Page extract:
>>

From what I understand, Clean URL support in achieved through mod_rewrite using the following rule:



^(.*)$ index.php?q=$1



What that means is that URL's of the form http://somesite.com/node/view/1 are rewritten as http://somesite.com/index.php?q=node/view/1



According to RFC 2396 - Uniform Resource Identifiers (URI): Generic Syntax, Page 14, section 3.4,


3.4. Query Component

   The query component is a string of information to be interpreted by
   the resource.

      query         = *uric

   Within a query component, the characters ";", "/", "?", ":", "@",
   "&", "=", "+", ",", and "$" are reserved.



Which means that the "/" character when it appears in the Query Component has to be escaped!



I read somewhere that Mozilla used to complain when it encountered an unescaped "/" character in the query component, but since IE did not seem to mind, they eventually turned a blind eye toward it too. So, having an unescaped "/" in the query component does not create an immediate problem.



That aside, if my interpretation is correct, then wouldn't the right thing (following standards) to do be escaping the "/" character in the query component, that is, shouldn't url() in includes/common.inc escape $url?

Comments

sandeep-1’s picture

To translates special characters in the query to hex-encodings, the following directive could be used:

RewriteMap  esc  int:escape

along with,

RewriteRule ^(.*)$ index.php?q=${esc:$1}

Haven't tested this though!

<<

Rows:
>>

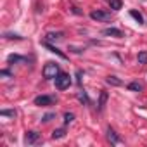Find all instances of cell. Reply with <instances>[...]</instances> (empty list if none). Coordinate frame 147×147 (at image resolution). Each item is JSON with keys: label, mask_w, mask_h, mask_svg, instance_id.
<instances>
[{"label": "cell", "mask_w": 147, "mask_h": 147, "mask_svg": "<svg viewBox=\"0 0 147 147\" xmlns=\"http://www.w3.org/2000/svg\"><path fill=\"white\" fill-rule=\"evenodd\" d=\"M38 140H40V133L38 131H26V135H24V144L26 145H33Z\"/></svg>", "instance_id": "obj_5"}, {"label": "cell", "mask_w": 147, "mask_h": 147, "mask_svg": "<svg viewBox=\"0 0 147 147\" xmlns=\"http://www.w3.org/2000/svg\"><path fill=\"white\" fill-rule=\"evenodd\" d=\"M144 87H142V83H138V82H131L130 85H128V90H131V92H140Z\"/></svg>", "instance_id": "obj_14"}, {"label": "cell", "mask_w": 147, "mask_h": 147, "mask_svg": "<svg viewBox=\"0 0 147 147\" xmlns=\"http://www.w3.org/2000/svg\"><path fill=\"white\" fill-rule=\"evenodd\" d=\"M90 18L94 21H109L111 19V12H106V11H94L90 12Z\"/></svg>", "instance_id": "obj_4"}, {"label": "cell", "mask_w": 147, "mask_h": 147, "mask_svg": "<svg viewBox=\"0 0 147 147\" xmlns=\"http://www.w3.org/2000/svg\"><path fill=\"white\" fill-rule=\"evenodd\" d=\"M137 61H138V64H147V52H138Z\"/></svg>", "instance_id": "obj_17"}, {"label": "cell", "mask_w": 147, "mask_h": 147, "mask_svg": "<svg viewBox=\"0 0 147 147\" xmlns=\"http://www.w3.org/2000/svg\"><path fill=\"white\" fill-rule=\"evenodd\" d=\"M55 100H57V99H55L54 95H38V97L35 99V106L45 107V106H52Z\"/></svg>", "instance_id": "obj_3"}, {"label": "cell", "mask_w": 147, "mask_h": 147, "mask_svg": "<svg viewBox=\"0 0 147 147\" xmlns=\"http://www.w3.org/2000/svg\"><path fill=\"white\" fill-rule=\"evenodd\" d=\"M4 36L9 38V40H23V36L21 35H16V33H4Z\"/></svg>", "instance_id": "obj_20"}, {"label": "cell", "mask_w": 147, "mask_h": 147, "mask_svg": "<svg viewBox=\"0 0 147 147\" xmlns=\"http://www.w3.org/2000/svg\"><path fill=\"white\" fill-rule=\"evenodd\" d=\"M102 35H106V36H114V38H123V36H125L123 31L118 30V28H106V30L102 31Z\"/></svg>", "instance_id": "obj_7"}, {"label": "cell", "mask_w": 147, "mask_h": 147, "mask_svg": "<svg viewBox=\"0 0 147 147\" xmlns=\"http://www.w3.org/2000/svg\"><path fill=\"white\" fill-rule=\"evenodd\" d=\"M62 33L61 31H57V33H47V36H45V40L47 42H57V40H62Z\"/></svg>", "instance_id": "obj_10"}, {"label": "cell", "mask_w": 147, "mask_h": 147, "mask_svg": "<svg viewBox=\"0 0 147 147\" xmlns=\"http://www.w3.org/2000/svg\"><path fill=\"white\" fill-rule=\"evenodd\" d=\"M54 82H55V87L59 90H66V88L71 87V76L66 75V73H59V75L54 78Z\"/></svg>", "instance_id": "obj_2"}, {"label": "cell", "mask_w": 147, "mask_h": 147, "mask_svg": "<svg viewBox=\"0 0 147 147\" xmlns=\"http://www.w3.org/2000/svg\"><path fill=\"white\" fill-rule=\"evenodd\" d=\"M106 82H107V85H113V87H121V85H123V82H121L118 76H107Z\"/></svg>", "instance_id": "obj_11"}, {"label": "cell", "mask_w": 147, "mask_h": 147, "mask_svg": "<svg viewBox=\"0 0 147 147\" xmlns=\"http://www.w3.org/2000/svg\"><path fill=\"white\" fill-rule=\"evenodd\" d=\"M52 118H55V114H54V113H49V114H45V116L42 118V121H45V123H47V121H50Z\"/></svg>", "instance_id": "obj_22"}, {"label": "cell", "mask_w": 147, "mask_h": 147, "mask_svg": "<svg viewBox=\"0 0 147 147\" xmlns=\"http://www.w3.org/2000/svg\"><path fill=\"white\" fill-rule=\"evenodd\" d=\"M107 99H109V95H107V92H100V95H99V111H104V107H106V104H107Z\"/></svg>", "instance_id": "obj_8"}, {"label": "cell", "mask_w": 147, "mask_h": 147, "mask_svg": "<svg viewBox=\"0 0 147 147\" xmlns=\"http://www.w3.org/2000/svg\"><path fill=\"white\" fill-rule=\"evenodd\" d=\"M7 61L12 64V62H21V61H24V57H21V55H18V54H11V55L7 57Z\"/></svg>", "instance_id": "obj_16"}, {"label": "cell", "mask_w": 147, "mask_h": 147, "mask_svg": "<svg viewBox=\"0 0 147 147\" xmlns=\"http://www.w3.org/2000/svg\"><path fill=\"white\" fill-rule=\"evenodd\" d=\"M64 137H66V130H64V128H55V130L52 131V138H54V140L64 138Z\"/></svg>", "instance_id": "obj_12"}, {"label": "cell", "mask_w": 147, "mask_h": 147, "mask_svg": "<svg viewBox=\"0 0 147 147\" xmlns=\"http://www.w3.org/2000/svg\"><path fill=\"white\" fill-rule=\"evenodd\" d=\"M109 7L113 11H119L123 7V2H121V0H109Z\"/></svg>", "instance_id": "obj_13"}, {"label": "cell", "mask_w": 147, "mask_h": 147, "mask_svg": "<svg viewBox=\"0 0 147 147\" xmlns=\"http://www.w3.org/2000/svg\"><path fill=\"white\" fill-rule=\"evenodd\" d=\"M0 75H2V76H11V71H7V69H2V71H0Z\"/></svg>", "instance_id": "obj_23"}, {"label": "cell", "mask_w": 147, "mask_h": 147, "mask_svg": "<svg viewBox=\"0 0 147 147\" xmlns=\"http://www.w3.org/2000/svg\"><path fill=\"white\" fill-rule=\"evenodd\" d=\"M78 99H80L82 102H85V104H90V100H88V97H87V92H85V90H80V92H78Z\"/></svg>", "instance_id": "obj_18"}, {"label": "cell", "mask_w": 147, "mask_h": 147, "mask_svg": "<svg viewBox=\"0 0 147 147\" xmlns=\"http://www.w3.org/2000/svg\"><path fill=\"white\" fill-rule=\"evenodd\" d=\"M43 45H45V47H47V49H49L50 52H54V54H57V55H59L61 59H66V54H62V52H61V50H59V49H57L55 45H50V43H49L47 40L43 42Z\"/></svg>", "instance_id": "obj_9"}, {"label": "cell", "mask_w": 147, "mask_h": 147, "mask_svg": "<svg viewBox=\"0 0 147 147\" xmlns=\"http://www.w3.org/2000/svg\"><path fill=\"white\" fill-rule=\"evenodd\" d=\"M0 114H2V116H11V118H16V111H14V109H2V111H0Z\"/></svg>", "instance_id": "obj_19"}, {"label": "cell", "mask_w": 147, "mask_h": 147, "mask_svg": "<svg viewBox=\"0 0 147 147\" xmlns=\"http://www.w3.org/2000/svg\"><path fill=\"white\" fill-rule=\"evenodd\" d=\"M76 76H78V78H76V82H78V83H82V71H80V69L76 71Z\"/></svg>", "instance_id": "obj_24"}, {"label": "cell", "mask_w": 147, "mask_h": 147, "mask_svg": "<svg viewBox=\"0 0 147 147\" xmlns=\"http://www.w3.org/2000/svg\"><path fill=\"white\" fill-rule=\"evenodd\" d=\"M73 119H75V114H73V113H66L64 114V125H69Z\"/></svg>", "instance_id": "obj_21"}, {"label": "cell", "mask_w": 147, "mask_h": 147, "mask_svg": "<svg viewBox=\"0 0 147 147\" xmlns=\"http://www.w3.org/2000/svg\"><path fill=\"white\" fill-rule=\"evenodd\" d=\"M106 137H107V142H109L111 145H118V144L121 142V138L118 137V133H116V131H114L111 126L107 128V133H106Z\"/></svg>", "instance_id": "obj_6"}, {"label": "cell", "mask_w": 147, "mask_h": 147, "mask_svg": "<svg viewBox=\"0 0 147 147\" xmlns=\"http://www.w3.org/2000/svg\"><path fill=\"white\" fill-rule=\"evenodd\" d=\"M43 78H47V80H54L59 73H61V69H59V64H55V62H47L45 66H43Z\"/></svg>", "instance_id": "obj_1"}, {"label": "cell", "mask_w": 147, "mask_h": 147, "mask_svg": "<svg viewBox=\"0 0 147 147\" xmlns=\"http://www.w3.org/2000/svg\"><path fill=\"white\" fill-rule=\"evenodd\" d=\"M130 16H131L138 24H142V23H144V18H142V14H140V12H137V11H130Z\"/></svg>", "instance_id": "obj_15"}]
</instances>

<<
>>

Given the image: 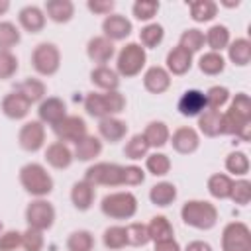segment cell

<<

Short problem 1:
Answer these questions about the Clean URL thread:
(a) Which RFC, page, and section does the thread cite for the query component?
(b) Which browser is said not to have minded an unescaped "/" in the query component?
(c) Which directive does the comment propose for translating special characters in the query to hex-encodings?
Short problem 2: In the Clean URL thread, transcribe the text from "Within a query" to "to be escaped!".

Answer 1:
(a) RFC 2396 (Uniform Resource Identifiers (URI): Generic Syntax), page 14, section 3.4.
(b) IE.
(c) RewriteMap  esc  int:escape

Answer 2:
Within a query component, the characters ";", "/", "?", ":", "@",
   "&", "=", "+", ",", and "$" are reserved.



Which means that the "/" character when it appears in the Query Component has to be escaped!